Giorgio Armani is remaking the suits that made his name

Giorgio Armani is a reliable king. For all of menswear’s newfound waviness, and a production cycle that feels like it’s constantly upping its dosage of uppers, the Italian fashion veteran luxuriates in his time-tested signature. Navy is his colour. The tailoring is immaculate and effortless. The models at his show – always held in an auditorium of clean lines and cold glass at the Milan HQ – walk slowly, self-assured, confident, but doing this whole fashion thing in their own time. The metaphor isn’t lost on menswear’s commentariat.

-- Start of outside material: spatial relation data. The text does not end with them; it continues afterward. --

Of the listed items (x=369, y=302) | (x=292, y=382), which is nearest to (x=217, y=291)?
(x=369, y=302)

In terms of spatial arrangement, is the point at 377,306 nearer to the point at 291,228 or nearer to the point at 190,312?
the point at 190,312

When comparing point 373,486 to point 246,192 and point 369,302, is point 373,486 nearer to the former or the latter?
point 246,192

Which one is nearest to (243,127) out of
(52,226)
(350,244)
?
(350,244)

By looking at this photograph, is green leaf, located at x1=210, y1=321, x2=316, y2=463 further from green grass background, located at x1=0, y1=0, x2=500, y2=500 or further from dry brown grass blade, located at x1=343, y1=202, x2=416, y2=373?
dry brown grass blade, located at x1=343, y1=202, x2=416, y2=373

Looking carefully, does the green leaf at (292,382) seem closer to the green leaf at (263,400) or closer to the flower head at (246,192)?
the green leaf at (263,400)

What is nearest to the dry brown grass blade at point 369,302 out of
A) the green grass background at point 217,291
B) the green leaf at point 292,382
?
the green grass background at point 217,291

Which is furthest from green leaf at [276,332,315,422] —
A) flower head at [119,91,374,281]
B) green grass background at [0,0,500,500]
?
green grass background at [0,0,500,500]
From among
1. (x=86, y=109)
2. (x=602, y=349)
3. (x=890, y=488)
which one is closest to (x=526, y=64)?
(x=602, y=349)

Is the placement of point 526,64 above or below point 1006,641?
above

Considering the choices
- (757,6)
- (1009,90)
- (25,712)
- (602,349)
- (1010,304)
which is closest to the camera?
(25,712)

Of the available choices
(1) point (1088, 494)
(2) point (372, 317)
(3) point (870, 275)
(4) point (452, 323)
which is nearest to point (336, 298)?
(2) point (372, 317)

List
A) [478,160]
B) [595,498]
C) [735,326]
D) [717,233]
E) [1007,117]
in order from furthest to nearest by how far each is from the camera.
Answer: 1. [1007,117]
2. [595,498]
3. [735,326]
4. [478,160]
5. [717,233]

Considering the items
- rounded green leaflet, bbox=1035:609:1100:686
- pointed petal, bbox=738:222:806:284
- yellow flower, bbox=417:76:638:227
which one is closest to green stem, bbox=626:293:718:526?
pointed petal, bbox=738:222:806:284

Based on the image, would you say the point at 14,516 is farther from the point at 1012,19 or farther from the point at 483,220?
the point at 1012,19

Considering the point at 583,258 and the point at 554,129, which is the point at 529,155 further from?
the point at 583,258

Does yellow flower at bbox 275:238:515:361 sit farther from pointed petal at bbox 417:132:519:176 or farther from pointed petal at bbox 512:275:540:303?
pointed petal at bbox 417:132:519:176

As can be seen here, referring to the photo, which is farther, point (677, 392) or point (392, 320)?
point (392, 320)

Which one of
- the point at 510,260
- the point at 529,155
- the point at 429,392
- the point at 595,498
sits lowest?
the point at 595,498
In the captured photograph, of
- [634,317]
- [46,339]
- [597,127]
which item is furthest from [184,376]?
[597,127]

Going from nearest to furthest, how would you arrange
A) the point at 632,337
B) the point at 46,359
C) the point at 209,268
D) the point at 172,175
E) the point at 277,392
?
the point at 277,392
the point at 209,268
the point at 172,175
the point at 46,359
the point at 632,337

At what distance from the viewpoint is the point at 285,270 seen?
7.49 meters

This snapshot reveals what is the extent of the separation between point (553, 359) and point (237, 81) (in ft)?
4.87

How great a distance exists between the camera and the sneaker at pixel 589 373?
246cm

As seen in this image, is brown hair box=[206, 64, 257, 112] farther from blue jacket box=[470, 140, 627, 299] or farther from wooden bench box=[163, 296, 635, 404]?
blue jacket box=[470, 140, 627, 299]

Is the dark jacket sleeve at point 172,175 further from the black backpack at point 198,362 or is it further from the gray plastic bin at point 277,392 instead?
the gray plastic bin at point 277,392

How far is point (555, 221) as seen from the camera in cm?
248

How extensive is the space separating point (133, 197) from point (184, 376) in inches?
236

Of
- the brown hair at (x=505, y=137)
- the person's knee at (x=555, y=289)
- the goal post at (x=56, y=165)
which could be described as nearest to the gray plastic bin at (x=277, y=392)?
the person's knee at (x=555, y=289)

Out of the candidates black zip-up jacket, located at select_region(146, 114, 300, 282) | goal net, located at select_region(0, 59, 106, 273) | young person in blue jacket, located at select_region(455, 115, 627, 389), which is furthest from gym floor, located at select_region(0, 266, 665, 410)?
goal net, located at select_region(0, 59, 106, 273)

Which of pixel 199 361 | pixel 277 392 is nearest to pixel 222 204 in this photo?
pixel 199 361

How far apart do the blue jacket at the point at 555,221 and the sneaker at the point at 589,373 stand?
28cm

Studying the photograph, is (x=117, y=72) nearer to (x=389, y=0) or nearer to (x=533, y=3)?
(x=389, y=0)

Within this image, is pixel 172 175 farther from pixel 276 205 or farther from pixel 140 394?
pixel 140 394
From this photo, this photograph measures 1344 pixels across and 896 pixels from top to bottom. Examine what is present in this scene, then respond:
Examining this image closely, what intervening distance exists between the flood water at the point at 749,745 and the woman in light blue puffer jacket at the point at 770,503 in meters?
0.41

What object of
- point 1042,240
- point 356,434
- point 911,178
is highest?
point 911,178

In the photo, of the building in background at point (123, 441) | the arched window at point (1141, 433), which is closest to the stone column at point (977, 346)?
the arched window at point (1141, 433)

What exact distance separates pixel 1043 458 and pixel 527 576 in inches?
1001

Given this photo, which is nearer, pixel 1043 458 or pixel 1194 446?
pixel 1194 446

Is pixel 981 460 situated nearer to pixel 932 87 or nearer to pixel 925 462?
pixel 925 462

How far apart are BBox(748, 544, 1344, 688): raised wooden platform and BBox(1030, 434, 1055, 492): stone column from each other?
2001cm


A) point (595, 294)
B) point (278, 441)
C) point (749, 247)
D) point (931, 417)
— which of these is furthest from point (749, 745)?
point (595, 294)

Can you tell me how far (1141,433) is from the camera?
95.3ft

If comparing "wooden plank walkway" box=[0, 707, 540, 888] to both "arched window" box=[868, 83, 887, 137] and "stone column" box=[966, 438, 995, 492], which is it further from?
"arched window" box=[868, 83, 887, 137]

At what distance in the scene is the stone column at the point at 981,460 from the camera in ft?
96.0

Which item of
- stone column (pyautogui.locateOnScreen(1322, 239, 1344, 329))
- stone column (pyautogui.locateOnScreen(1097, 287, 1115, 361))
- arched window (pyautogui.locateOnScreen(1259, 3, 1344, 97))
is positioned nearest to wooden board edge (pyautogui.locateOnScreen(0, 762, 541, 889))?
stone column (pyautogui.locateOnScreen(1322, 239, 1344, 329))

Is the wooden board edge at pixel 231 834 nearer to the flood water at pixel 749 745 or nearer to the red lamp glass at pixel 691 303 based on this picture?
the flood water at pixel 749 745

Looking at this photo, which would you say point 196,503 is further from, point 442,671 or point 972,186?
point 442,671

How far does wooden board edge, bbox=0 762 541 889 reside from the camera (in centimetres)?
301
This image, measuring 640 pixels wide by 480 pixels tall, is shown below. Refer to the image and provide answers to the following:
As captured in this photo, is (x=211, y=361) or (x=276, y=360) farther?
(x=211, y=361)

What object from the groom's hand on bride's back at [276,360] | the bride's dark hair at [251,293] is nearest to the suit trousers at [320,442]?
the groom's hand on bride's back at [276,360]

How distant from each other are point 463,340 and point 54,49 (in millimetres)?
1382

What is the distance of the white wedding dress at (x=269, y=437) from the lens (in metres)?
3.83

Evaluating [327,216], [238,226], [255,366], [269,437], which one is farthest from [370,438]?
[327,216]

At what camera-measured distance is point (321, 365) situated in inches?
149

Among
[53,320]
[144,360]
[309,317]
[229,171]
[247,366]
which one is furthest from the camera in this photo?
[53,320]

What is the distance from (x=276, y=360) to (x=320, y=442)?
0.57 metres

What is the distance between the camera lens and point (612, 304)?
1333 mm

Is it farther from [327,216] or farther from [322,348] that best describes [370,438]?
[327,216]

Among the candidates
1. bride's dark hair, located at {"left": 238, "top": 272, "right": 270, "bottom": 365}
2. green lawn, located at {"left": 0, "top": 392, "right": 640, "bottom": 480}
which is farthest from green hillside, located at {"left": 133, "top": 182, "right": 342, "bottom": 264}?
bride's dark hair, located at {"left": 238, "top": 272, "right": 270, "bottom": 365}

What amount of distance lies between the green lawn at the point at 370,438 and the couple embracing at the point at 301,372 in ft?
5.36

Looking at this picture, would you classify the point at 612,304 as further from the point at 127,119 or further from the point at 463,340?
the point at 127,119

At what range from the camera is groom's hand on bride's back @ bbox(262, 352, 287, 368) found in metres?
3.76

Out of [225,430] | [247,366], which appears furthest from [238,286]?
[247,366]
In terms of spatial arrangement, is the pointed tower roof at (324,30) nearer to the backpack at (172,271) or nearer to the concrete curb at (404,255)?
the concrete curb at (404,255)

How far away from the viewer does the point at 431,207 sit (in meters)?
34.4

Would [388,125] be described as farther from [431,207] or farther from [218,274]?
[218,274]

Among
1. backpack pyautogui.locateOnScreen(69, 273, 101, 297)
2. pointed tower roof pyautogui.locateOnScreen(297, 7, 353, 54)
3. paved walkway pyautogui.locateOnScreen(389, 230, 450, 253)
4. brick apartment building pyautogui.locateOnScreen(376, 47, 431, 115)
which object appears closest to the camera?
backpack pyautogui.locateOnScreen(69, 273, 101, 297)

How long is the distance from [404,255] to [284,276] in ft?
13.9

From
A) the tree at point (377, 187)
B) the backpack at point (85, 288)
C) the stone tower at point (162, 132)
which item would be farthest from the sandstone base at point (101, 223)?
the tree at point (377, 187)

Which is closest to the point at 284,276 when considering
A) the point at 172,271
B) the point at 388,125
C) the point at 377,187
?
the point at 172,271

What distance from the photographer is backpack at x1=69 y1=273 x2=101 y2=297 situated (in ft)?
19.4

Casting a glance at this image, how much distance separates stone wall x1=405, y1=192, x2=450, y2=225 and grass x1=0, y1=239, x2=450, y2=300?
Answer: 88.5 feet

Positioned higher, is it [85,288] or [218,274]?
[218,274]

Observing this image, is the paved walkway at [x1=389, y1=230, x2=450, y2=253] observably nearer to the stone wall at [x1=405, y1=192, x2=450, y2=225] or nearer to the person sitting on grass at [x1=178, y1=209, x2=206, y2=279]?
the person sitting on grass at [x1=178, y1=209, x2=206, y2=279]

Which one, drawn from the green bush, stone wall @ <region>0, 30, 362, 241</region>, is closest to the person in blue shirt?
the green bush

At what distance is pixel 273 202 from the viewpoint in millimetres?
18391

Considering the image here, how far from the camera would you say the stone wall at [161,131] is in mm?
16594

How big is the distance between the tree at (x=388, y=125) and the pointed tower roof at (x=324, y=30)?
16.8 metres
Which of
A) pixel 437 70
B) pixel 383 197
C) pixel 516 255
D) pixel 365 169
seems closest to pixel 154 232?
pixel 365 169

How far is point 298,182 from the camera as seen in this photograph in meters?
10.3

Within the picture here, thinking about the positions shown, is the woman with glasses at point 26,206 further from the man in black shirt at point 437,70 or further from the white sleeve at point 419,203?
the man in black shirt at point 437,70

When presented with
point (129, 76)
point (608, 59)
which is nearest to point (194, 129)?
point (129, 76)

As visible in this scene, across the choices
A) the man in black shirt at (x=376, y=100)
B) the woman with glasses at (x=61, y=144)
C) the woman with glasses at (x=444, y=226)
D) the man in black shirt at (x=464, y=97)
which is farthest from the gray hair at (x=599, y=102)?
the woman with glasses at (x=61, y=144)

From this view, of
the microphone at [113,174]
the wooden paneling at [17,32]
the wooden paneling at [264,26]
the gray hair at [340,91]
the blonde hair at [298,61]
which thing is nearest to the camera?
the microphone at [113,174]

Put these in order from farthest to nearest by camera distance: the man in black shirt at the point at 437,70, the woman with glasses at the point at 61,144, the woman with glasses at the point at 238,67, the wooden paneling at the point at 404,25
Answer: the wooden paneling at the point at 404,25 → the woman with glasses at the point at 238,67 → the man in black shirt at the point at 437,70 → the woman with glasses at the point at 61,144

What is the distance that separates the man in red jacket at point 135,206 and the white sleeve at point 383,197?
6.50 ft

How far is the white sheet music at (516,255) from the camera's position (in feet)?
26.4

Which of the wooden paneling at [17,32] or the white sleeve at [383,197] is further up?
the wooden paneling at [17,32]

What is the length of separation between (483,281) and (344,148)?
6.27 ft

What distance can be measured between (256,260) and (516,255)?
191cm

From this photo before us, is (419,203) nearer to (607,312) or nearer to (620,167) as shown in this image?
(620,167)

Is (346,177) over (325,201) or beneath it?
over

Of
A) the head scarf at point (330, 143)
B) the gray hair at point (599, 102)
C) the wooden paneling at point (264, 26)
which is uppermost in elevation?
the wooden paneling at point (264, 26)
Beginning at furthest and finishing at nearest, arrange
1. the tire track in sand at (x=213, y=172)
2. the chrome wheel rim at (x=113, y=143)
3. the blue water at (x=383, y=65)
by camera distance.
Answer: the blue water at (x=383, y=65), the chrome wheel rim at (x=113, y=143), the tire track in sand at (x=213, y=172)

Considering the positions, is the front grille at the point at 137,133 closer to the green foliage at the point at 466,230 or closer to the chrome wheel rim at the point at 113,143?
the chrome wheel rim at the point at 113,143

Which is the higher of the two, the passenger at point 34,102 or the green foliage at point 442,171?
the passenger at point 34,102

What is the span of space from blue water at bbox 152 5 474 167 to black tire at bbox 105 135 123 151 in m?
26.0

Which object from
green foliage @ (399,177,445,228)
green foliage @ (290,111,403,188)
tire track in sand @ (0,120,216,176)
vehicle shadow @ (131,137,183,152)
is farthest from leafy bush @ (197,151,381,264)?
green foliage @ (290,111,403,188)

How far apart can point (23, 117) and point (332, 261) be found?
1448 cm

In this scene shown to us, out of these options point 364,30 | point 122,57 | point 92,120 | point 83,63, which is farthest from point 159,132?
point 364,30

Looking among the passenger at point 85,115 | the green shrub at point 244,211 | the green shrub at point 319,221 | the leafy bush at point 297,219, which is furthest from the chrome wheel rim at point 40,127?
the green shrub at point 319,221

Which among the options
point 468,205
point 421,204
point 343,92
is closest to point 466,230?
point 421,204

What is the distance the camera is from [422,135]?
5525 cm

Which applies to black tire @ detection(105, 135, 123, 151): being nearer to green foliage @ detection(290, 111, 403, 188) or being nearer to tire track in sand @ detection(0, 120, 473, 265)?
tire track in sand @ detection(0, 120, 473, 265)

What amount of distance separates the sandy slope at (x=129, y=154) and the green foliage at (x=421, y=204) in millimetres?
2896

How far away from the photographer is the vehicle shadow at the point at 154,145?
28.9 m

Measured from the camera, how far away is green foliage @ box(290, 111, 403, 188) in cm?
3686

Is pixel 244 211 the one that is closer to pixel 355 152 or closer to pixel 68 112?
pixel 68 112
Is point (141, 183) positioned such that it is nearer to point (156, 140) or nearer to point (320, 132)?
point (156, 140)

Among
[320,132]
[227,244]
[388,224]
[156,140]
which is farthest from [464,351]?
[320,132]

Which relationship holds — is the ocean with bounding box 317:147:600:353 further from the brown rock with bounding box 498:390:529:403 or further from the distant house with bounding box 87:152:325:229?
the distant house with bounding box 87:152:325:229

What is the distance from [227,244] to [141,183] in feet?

But for all of the consistency, new school Giorgio Armani has developed since old school Giorgio Armani, and the designer has decided to celebrate his archives with a new capsule collection. It’s still distinctly Giorgio Armani. But the designer has honed in on the proto-suits upon which he built his sprawling empire: the boxy, languid, Wall Street super tailoring from a time when Wall Street was, visually at least, pretty cool. “My first suits were a response to what was happening in society in that moment, the late ‘70s and early ’80s,” he tells GQ over email. “Women were climbing up the workplace ladder, men discarding rigidities and opting for a softer masculinity. These simultaneous movements merged into a single vision of soft tailoring that could work both. It was all quite radical.”

Giorgio Armani

Launching exclusively in Selfridges today, the collection is unisex, harking back to the gender fluidity that underpinned the brand from the off. Look to his prior work, and there’s little difference to the suits worn by the impossibly beautiful men and women of a Giorgio Armani ad campaign. They’re just good suits.

For 2023, that means relaxed tailoring that hark back to the big exaggerations of the ‘80s power suit. The trousers are wide, and the coats are long. It’s just the right amount of “No can do, I’ve got an 8:30 res at Dorsia”. But that’s not say the collection is pure nostalgia. Giorgio Armani’s latest collection sits within the new diktats of menswear: you can wear this stuff with sneakers, you can switch out the shirts for vests, listen, you don’t even have to wear a tie these days. But it’s better if you do.